MAS-SAM: Segment Any Marine Animal with Aggregated Features

Tianyu Yan,Zifu Wan,Xinhao Deng,Pingping Zhang,Yang Liu,Huchuan Lu
2024-05-09
Abstract:Recently, Segment Anything Model (SAM) shows exceptional performance in generating high-quality object masks and achieving zero-shot image segmentation. However, as a versatile vision model, SAM is primarily trained with large-scale natural light images. In underwater scenes, it exhibits substantial performance degradation due to the light scattering and absorption. Meanwhile, the simplicity of the SAM's decoder might lead to the loss of fine-grained object details. To address the above issues, we propose a novel feature learning framework named MAS-SAM for marine animal segmentation, which involves integrating effective adapters into the SAM's encoder and constructing a pyramidal decoder. More specifically, we first build a new SAM's encoder with effective adapters for underwater scenes. Then, we introduce a Hypermap Extraction Module (HEM) to generate multi-scale features for a comprehensive guidance. Finally, we propose a Progressive Prediction Decoder (PPD) to aggregate the multi-scale features and predict the final segmentation results. When grafting with the Fusion Attention Module (FAM), our method enables to extract richer marine information from global contextual cues to fine-grained local details. Extensive experiments on four public MAS datasets demonstrate that our MAS-SAM can obtain better results than other typical segmentation methods. The source code is available at
Computer Vision and Pattern Recognition,Robotics
What problem does this paper attempt to address?
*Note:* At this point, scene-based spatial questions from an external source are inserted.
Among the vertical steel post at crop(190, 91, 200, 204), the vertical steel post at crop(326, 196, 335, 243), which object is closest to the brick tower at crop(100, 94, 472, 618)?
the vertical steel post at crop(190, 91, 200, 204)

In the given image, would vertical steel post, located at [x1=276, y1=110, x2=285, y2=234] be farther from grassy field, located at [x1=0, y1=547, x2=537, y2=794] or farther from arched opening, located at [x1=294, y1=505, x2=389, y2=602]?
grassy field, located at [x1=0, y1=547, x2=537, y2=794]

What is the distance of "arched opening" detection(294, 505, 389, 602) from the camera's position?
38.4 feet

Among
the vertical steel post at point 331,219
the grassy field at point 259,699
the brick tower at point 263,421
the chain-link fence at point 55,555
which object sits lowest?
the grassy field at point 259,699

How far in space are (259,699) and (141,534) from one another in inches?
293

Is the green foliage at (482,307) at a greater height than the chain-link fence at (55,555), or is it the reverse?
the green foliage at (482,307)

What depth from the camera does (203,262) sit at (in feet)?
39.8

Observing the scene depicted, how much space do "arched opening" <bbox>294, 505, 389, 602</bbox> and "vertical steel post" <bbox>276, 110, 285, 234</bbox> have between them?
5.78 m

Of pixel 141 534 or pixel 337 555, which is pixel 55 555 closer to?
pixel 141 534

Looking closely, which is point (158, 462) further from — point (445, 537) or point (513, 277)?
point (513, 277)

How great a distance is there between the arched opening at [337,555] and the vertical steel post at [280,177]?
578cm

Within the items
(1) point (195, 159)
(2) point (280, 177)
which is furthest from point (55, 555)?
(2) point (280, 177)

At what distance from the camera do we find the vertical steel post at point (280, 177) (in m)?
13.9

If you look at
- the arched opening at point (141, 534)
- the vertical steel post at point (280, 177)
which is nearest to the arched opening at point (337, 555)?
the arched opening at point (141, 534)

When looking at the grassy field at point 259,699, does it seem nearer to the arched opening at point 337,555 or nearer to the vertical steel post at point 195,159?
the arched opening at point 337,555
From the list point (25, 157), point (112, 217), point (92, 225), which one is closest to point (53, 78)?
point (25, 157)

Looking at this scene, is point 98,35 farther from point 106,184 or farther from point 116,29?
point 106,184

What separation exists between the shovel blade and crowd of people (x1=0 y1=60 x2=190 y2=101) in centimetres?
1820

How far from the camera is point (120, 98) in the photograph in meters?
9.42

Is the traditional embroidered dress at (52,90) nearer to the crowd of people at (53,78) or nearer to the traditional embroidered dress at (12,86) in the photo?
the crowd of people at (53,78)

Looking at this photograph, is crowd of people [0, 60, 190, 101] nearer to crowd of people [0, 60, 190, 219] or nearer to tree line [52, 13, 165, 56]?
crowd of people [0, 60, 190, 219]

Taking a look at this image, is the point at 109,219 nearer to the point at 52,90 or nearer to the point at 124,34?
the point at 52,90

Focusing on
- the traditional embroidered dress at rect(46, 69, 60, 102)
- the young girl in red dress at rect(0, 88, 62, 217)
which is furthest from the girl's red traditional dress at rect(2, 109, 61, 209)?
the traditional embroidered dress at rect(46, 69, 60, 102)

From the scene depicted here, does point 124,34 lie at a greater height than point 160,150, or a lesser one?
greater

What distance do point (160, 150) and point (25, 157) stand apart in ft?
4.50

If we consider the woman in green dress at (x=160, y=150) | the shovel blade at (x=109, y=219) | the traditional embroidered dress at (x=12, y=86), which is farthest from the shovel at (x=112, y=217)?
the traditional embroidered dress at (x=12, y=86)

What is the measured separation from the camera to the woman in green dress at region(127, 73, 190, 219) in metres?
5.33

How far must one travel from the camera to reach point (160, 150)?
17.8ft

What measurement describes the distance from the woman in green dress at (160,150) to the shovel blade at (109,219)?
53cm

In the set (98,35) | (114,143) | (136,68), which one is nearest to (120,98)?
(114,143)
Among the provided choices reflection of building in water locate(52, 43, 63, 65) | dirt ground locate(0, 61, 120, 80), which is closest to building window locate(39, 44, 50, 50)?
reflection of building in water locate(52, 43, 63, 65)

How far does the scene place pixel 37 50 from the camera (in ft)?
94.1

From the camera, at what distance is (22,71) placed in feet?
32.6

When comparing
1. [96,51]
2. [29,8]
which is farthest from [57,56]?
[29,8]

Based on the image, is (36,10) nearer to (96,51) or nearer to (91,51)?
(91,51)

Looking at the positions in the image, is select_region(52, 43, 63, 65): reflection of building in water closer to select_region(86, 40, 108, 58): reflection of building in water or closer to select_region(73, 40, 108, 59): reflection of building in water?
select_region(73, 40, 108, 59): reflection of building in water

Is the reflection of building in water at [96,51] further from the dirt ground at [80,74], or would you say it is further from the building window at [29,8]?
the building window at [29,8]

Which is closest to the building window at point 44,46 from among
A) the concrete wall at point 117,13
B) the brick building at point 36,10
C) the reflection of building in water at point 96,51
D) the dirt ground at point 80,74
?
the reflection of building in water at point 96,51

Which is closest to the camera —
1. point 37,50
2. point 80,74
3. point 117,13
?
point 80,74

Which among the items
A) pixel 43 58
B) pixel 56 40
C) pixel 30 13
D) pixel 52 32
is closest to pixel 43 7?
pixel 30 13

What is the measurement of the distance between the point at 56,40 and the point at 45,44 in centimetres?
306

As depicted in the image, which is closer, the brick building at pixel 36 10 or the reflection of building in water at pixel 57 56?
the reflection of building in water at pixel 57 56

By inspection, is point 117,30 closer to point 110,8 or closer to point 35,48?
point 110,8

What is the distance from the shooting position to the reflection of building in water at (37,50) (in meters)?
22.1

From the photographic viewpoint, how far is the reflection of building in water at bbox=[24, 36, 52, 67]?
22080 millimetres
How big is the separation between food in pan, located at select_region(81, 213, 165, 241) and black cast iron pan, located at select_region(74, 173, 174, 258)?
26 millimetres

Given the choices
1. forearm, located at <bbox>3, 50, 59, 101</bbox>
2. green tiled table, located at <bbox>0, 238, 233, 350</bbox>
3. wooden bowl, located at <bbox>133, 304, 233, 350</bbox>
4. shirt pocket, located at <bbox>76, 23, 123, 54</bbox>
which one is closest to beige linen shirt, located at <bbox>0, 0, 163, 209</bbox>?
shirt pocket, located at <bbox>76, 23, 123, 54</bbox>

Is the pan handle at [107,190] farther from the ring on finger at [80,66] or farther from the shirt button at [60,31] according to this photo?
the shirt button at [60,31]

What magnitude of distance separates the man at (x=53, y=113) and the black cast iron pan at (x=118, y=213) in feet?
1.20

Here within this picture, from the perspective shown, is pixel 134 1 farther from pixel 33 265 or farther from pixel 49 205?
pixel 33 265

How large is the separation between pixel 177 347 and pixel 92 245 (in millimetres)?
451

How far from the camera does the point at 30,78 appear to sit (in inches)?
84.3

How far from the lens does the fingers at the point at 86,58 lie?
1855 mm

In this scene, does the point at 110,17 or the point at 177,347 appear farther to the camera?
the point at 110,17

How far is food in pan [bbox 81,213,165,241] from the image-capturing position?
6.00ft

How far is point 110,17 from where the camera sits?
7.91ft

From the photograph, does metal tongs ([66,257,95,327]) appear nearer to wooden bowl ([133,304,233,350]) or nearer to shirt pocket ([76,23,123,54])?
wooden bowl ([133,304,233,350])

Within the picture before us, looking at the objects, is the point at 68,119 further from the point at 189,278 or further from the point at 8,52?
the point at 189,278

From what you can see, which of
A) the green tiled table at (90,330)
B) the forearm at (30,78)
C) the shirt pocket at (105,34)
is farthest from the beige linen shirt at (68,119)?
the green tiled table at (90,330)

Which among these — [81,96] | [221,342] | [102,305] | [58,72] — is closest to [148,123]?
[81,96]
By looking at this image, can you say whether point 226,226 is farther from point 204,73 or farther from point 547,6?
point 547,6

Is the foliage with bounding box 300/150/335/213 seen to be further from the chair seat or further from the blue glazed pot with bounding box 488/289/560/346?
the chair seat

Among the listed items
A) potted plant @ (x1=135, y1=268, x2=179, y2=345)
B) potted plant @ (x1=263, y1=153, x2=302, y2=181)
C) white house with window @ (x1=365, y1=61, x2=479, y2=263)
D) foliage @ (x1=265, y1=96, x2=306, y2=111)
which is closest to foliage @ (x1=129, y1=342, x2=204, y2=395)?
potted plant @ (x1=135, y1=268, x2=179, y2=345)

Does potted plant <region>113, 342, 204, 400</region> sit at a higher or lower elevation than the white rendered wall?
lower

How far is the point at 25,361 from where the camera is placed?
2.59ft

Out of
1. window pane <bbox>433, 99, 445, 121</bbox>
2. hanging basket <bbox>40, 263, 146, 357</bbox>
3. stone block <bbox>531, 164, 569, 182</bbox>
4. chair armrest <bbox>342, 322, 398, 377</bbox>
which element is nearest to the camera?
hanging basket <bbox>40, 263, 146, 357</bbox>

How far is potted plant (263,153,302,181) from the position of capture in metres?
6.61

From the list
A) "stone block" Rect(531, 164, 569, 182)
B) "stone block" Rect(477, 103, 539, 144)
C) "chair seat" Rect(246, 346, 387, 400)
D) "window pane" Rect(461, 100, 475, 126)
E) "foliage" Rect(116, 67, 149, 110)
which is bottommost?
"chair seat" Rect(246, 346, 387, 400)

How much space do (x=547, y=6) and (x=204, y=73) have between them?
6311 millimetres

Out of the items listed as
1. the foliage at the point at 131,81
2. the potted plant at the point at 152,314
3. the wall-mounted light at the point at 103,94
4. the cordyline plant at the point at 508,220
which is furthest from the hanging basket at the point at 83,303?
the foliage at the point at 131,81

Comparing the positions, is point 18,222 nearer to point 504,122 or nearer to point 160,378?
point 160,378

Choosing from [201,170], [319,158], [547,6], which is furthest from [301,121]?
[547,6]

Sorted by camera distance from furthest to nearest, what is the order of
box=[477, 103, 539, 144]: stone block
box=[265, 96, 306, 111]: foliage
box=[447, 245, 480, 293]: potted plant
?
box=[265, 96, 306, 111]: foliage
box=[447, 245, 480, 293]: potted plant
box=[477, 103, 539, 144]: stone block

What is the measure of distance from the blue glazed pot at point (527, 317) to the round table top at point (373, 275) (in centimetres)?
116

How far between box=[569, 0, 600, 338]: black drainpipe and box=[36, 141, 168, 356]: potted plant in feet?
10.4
The problem that this paper attempts to solve is the accurate segmentation of marine animals in complex underwater environments. Specifically, although the existing Segment Anything Model (SAM) performs excellently in natural - light scenes, its performance drops significantly in underwater scenes due to problems such as light scattering and absorption leading to decreased image quality, reduced contrast, and object blurring. In addition, the decoder structure of SAM is relatively simple, which may lead to the loss of fine - grained object details. These problems make SAM face challenges when dealing with the marine - animal - segmentation task. To address these challenges, the paper proposes a new feature - learning framework named MAS - SAM, which is specifically optimized for the marine - animal - segmentation task. MAS - SAM improves SAM in the following ways: 1. **Adapter - informed SAM Encoder (ASE)**: By introducing effective adapters, the encoder of SAM is improved so that it can extract unique features from marine - animal images. 2. **Hypermap Extraction Module (HEM)**: Generate multi - scale feature maps to provide comprehensive guidance for the subsequent mask - prediction process. 3. **Progressive Prediction Decoder (PPD)**: By gradually aggregating multi - source features from the original prompts, ASE, and HEM, the representational ability of the decoder is improved, capturing a wide range of information from the global context to fine - grained local details. These improvements enable MAS - SAM to achieve better results on four publicly available marine - animal - segmentation datasets than other typical segmentation methods.